===== MATERIAL SUPPLIED =====

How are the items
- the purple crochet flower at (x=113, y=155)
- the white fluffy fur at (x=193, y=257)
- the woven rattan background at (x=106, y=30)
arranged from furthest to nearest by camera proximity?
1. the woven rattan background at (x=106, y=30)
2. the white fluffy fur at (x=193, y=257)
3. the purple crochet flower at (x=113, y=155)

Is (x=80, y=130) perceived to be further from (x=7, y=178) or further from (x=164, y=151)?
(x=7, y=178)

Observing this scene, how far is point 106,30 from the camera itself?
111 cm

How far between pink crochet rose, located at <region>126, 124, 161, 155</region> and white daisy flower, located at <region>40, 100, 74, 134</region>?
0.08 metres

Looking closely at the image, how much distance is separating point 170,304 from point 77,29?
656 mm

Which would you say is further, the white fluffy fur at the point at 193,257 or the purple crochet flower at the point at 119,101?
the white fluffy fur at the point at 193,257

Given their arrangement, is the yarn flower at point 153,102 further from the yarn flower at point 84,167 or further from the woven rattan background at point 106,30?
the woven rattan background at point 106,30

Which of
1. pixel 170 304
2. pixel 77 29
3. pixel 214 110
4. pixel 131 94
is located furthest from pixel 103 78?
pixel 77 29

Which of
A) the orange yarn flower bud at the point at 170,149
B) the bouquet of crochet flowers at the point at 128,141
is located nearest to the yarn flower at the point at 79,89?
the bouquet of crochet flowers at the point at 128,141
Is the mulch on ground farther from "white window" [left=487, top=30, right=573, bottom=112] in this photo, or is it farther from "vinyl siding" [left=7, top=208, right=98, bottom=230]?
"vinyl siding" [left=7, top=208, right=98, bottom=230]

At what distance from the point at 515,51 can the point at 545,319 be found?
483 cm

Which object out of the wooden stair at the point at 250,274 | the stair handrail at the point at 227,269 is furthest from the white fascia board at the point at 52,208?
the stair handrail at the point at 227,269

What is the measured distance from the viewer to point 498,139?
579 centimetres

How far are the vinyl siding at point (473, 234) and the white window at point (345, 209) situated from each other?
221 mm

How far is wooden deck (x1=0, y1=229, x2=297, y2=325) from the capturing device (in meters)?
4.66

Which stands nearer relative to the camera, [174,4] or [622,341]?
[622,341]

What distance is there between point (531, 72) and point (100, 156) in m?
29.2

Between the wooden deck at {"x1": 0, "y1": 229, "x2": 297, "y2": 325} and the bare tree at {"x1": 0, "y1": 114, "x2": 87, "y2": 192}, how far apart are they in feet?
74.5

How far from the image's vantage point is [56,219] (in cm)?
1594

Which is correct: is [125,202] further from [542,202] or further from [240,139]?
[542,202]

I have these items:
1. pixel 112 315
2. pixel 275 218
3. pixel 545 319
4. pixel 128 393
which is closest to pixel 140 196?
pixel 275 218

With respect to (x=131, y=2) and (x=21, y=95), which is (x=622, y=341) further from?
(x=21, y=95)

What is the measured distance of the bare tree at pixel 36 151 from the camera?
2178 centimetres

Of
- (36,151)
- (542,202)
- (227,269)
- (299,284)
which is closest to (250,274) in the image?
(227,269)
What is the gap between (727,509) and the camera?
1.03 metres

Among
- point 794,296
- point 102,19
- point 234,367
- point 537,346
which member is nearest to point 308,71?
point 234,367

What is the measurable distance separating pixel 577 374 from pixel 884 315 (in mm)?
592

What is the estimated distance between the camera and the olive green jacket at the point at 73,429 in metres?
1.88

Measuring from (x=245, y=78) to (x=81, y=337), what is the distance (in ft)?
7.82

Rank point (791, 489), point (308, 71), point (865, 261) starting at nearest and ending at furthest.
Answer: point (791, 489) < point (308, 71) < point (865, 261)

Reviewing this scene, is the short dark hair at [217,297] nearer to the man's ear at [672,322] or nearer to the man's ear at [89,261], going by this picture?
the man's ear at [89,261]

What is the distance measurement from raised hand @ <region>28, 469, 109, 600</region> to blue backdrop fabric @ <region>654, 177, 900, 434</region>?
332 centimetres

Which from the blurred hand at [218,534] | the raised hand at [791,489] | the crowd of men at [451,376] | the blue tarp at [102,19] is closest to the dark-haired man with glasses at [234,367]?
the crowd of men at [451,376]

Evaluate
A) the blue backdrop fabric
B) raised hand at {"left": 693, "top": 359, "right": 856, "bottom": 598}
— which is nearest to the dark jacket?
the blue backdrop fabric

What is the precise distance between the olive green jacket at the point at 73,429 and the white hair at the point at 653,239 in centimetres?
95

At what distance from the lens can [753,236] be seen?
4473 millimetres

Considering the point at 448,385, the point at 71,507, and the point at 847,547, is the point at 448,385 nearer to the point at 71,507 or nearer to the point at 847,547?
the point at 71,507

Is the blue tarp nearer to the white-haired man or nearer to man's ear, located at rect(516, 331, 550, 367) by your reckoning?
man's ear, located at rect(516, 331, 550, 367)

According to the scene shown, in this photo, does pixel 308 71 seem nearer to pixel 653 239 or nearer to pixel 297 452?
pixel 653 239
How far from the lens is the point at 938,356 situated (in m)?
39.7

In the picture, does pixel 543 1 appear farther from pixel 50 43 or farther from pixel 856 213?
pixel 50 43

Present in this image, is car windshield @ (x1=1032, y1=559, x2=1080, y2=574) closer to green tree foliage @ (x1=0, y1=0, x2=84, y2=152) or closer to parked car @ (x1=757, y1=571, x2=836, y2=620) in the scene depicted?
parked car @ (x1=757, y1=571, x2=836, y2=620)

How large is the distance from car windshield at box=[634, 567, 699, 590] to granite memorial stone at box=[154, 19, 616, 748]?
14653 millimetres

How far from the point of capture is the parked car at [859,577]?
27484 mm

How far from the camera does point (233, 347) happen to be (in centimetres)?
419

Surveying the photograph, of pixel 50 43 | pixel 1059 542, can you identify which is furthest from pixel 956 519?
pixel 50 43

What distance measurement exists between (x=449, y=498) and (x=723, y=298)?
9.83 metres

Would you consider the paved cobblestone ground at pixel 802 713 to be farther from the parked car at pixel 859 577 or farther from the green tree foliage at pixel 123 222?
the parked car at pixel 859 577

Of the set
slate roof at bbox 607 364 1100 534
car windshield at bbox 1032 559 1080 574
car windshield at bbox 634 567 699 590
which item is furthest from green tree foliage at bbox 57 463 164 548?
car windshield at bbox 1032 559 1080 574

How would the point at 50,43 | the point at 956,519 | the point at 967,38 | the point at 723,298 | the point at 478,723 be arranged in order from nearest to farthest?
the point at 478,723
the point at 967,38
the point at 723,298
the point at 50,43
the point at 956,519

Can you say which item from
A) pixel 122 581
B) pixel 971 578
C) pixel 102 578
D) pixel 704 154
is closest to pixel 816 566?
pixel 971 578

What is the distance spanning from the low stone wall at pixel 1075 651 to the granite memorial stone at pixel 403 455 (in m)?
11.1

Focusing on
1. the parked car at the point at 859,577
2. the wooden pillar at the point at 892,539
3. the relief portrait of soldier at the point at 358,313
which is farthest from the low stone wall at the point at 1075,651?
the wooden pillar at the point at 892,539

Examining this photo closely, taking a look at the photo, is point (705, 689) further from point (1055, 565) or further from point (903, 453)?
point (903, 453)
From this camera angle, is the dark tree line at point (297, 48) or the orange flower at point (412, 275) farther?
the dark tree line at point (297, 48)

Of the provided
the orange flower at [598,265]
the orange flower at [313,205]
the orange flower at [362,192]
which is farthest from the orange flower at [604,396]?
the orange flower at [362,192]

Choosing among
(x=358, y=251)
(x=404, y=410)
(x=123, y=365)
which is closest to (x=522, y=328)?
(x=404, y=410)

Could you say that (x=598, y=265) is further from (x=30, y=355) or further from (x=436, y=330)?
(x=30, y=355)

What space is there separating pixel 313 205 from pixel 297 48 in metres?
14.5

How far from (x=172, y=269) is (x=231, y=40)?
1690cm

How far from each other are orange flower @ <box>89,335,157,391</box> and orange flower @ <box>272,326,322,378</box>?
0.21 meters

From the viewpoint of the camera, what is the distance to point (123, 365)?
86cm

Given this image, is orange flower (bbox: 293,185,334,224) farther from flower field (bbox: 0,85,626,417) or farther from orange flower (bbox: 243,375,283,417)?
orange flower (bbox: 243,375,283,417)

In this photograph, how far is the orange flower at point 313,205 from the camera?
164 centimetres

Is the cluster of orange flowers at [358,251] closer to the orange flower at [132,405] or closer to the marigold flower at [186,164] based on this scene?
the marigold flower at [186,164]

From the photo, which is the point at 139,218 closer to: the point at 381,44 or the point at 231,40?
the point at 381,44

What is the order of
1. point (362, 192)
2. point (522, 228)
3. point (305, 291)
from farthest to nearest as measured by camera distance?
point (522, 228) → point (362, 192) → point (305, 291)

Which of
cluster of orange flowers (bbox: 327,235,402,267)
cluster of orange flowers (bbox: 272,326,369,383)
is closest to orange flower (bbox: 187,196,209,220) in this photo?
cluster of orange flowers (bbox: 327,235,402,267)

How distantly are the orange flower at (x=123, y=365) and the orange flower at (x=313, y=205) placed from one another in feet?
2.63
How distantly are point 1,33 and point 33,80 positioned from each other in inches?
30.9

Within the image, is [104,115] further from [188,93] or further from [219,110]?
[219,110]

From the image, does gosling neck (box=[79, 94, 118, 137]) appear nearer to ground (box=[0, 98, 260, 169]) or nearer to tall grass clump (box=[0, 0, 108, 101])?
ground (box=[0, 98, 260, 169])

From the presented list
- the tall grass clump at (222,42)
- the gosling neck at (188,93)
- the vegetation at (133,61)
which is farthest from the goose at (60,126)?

=====

Starting at the line that contains "In this photograph, how", retype each line through the end of the listing above and nothing else.

COMPLETED TASK:
In this photograph, how far is the orange flower at point 313,205 from the camera?
164 centimetres

Is the cluster of orange flowers at [358,251] closer to the orange flower at [132,405] or closer to the marigold flower at [186,164] based on this scene?
the marigold flower at [186,164]

From the photo, which is the point at 139,218 closer to: the point at 381,44 or the point at 231,40?
the point at 381,44

What is the order of
1. point (362, 192)
2. point (522, 228)
3. point (305, 291)
from farthest to nearest as measured by camera distance?
point (522, 228) → point (362, 192) → point (305, 291)

Which of
cluster of orange flowers (bbox: 327,235,402,267)
cluster of orange flowers (bbox: 272,326,369,383)
is closest to orange flower (bbox: 187,196,209,220) in this photo?
cluster of orange flowers (bbox: 327,235,402,267)

How distantly are the orange flower at (x=123, y=365) and the orange flower at (x=313, y=205) placed from one another in feet?
2.63
How distantly are point 1,33 and point 33,80 positioned from each other in inches?
30.9

Within the image, is [104,115] further from [188,93] or further from [219,110]?
[219,110]

From the image, does gosling neck (box=[79, 94, 118, 137]) appear nearer to ground (box=[0, 98, 260, 169]) or nearer to tall grass clump (box=[0, 0, 108, 101])?
ground (box=[0, 98, 260, 169])

From the presented list
- the tall grass clump at (222,42)
- the gosling neck at (188,93)
- the vegetation at (133,61)
which is farthest from the goose at (60,126)?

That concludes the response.